-------- Dataset excerpts --------

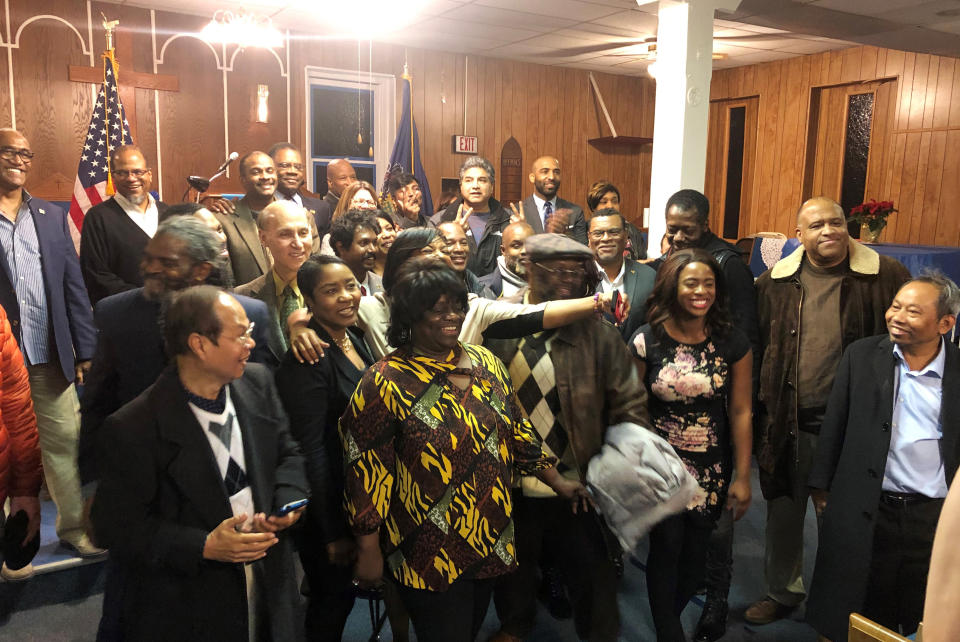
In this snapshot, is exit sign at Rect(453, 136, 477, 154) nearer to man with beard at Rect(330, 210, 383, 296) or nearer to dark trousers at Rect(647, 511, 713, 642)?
man with beard at Rect(330, 210, 383, 296)

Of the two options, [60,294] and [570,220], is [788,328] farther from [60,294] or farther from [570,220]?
[60,294]

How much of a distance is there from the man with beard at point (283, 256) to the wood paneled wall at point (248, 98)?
170 inches

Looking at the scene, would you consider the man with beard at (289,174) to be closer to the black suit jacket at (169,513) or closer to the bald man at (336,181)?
the bald man at (336,181)

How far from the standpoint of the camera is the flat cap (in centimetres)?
210

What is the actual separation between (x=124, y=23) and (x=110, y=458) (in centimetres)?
561

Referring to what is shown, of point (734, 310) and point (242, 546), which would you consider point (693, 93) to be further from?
point (242, 546)

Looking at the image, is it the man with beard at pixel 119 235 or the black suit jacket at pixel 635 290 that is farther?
the man with beard at pixel 119 235

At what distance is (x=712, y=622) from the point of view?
2.54m

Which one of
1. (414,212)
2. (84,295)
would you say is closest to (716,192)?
(414,212)

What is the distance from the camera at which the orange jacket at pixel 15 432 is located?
1.93 metres

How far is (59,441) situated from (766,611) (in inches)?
122

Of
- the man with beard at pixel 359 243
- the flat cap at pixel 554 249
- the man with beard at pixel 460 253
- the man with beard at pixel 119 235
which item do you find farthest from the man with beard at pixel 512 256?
the man with beard at pixel 119 235

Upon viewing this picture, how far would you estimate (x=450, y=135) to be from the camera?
7.75 meters

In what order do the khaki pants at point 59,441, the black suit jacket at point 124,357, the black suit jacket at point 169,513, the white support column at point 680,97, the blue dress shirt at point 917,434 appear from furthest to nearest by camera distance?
the white support column at point 680,97, the khaki pants at point 59,441, the blue dress shirt at point 917,434, the black suit jacket at point 124,357, the black suit jacket at point 169,513
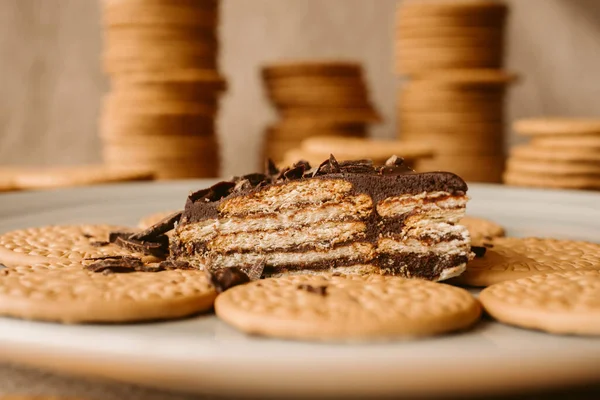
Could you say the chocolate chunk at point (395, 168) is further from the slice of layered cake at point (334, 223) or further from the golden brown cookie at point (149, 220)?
the golden brown cookie at point (149, 220)

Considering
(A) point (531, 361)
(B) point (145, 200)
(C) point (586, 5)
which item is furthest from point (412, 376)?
(C) point (586, 5)

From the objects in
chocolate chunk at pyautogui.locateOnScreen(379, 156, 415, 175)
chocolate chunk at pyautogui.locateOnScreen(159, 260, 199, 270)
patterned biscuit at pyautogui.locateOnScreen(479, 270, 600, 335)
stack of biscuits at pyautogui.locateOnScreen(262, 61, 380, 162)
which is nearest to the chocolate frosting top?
chocolate chunk at pyautogui.locateOnScreen(379, 156, 415, 175)

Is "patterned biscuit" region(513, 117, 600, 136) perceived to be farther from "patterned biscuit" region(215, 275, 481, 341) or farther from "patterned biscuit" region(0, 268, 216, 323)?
"patterned biscuit" region(0, 268, 216, 323)

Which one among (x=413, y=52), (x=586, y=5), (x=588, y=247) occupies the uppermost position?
(x=586, y=5)

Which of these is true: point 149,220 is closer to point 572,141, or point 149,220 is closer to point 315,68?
point 572,141

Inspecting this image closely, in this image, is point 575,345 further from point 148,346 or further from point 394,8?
point 394,8

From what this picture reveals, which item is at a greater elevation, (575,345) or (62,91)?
(62,91)

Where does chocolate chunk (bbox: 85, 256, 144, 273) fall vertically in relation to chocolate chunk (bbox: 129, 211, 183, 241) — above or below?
below
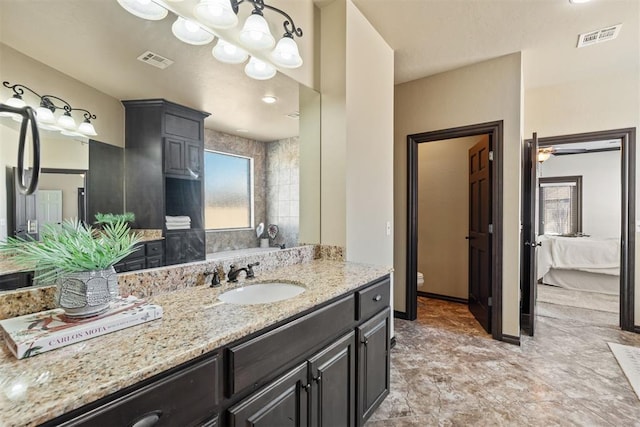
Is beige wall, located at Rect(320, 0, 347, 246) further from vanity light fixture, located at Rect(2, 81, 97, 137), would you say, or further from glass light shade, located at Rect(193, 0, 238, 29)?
vanity light fixture, located at Rect(2, 81, 97, 137)

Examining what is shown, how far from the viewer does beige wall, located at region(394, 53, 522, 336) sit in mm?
2887

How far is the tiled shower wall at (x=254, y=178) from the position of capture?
1.63 metres

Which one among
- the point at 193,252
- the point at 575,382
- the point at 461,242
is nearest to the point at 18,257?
the point at 193,252

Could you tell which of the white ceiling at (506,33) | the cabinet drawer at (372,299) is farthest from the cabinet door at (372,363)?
the white ceiling at (506,33)

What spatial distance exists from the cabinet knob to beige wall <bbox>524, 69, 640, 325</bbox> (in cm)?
430

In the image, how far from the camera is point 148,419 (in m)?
0.71

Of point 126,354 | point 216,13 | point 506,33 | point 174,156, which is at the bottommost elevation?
point 126,354

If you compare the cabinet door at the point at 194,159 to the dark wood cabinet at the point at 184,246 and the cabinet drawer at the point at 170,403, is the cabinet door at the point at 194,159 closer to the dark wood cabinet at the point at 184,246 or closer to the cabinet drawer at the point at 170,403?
the dark wood cabinet at the point at 184,246

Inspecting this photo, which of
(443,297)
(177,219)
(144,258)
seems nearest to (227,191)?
(177,219)

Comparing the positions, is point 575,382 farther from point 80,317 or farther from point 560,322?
point 80,317

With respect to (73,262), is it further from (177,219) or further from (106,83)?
(106,83)

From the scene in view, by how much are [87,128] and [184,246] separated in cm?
62

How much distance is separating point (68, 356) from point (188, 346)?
27 cm

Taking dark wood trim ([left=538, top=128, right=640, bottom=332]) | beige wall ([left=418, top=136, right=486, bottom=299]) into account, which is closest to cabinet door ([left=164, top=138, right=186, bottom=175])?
beige wall ([left=418, top=136, right=486, bottom=299])
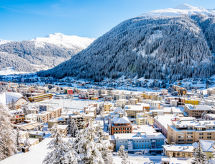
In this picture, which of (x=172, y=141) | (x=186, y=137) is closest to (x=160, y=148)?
(x=172, y=141)

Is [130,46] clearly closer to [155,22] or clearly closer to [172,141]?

--------

### Work to be completed
Copy the listing above verbatim, from the line holding "Of the two options, [60,294]" through the line holding "7.75 meters", inclusive.

### Response to this exercise
Of the two options, [60,294] and [570,220], is [788,328] farther from [60,294] or farther from [570,220]?
[60,294]

How much of a distance is there from the man with beard at point (283, 256) to the wood paneled wall at point (248, 98)?
170 inches

Looking at the scene, would you consider the man with beard at (289,174) to be closer to the black suit jacket at (169,513) or closer to the bald man at (336,181)?
the bald man at (336,181)

How far from the standpoint of the camera is the flat cap (in centimetres)?
210

What is the actual separation between (x=124, y=23) and (x=110, y=458) (in centimetres)?
561

Referring to what is shown, of point (734, 310) and point (242, 546), which would you consider point (693, 93) to be further from?
point (242, 546)

Looking at the image, is it the man with beard at pixel 119 235 or the black suit jacket at pixel 635 290 that is farther?
the man with beard at pixel 119 235

At what distance is (x=712, y=622) from the point of view?
2.54m

Which one of
1. (414,212)
2. (84,295)
would you say is closest to (716,192)?
(414,212)

What is the distance from the camera at which the orange jacket at pixel 15 432 is located?
1.93 metres

How far is (59,441) situated from (766,611) (in inches)?
122

Of
- the man with beard at pixel 359 243
- the flat cap at pixel 554 249
- the man with beard at pixel 460 253
- the man with beard at pixel 119 235
which item do you find farthest from the man with beard at pixel 512 256?
the man with beard at pixel 119 235

Upon viewing this picture, how far would you estimate (x=450, y=135) to be from the camera?
7.75 meters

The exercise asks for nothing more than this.